As for the perpetrators of such crimes, Pope Francis stated that those convicted of “abusing a child or a vulnerable person must be removed from office and offered adequate spiritual and psychological rehabilitation, also for the purposes of re-entering society; everything must be done to rehabilitate the good name of those who have been unjustly accused.”
In a letter signed by Martin and Monsignor Emilio Cardarelli, the vicar general of the diocese of Rosario, the archdiocese says that the “implementation of the system for receiving reports” does not in any way intend to replace the office of the prosecutor in receiving criminal complaints.
The letter emphasizes that there is no attempt to substitute the “area of competence of the state,” and explains that it sought to “adopt administrative and disciplinary decisions within its own scope of action.”
The letter was read at every Mass in the archdiocese on Sunday.
The weekend statement highlights that the implementation of the new office is at the request of Pope Francis, the highest authority of the Catholic Church.

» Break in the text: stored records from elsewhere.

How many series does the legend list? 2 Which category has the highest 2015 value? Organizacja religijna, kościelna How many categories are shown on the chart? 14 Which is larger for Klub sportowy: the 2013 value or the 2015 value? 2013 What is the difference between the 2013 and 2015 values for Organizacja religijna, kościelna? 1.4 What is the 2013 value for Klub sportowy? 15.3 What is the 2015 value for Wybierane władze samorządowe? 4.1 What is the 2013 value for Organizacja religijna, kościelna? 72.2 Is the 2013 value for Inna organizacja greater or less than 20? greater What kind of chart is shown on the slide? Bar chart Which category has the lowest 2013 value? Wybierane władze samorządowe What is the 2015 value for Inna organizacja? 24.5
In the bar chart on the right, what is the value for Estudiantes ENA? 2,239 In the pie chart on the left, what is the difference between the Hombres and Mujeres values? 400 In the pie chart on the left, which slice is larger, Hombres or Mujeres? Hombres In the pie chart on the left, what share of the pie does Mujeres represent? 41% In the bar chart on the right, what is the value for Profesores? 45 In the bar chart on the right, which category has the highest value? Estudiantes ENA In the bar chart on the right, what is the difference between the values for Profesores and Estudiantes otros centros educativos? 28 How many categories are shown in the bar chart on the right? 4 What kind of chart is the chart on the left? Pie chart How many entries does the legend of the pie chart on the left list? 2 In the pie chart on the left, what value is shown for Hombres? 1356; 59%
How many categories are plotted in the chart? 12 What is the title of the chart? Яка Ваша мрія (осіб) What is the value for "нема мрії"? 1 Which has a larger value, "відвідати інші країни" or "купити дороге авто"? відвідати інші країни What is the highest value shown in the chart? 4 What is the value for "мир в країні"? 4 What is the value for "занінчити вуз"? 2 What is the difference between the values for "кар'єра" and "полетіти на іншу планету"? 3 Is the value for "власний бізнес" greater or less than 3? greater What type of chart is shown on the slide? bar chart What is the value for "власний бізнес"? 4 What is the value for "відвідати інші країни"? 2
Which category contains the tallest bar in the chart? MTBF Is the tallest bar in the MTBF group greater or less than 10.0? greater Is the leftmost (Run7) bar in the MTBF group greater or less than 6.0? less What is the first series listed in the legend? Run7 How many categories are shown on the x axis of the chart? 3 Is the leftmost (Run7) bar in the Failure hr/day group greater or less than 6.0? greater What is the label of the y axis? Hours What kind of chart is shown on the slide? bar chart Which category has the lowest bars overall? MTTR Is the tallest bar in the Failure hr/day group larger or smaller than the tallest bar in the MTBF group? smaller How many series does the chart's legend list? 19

In the communication, the archdiocese stated that “the Church, as regards the possible legal consequences, abides by and assumes what Justice decides, which is the only one competent for that purpose and the one to which one must go [to file an allegation].”
Two lawyers from Rosario, both former presidents of the local bar association, released a statement on Tuesday describing the decision by Ensinck to denounce the archbishops as “inexcusable ignorance.”
“The assumption that the accused is usurping the proper functions of the State is grotesque,” says the letter signed by Ignacio Del Vecchio and Arturo Araujo. “It would have been enough to dispel that confusion – which only he has – to understand the obvious: There are two areas to judge these facts. The jurisdictional, civil or criminal one, and the internal one of the Catholic Church.”